On February 4, 2008, WJFK-FM announced that Geronimo's last day would be May 30, 2008, and that The Don and Mike Show would continue as The Mike O'Meara Show with Don and Mike Show regulars Buzz Burbank, Joe Ardinger, and Robb Spewak. The announcement brought to rest speculation about the show's future. Geronimo's retirement was moved up to April 11, 2008. The Mike O'Meara Show began on April 14, 2008, having moved the show back to the WJFK studio in Fairfax, Virginia. After one week, former Don and Mike Show producer Beth Ann McBride returned to become the producer of The Mike O'Meara Show.

On July 14, 2009, it was announced his show would no longer air on flagship WJFK Manassas-Washington DC, and his show will remain in syndication as "best-ofs" for 30 days before ending completely. The final broadcast of the Mike O'Meara Show on WJFK-FM was on Friday, July 17, 2009; the following Monday, July 20, 2009, the station started broadcasting in its new all-sports format.
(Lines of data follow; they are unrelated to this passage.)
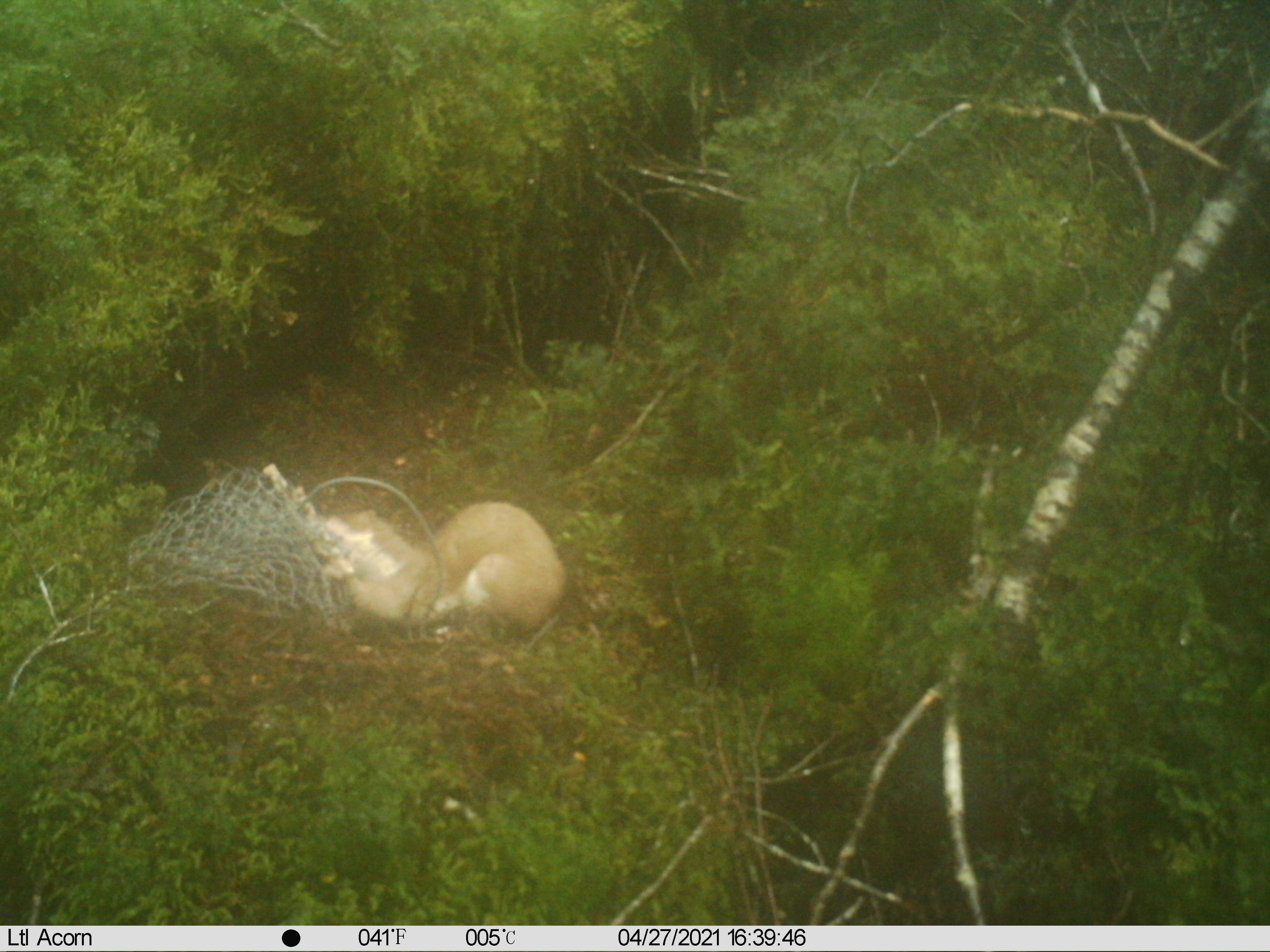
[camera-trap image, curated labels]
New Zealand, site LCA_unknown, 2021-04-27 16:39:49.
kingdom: Animalia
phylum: Chordata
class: Mammalia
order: Carnivora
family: Mustelidae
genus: Mustela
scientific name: Mustela erminea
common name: stoat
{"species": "stoat (Mustela erminea)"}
On December 7, 2009, The Mike O'Meara Show premiered on a daily podcast. The podcast is also broadcast on KCJJ in Iowa City, Iowa, a former CBS affiliate of The Don and Mike Show. The show is hosted by O'Meara, Robb Spewak and Oscar Santana, and is one hour long.

O'Meara returned to broadcast radio on July 7, 2010, teamed with Kirk McEwen mornings on "105.9 The Edge", WVRX-FM. This show ended on September 19, 2011, when WVRX changed formats to a simulcast of sister station WMAL.

O'Meara announced on his podcast on November 13, 2012, that "The Mike O'Meara Show" will be returning to the airwaves. O'Meara, along with Burbank, Spewak and Santana, will be returning on January 14, 2013, to talker WTNT, 730 AM/102.9 FM. Their show will run from 7pm to 9pm ET.

On May 31, 2014, Open Mike: From Corporate Radio to New Media: The Story of The Mike O'Meara Show was released, which covers the story of the start of the podcast and was written by W. Michael Kelley. The book has sold more than 400 copies.

==Restaurant businesses==
In addition to his radio career, O'Meara also owned O'Meara's Restaurant and Pub in Manassas, Virginia, from March 2003 until its closing in April 2008.

==Personal life==
O'Meara is the father of three children, and has been married three times.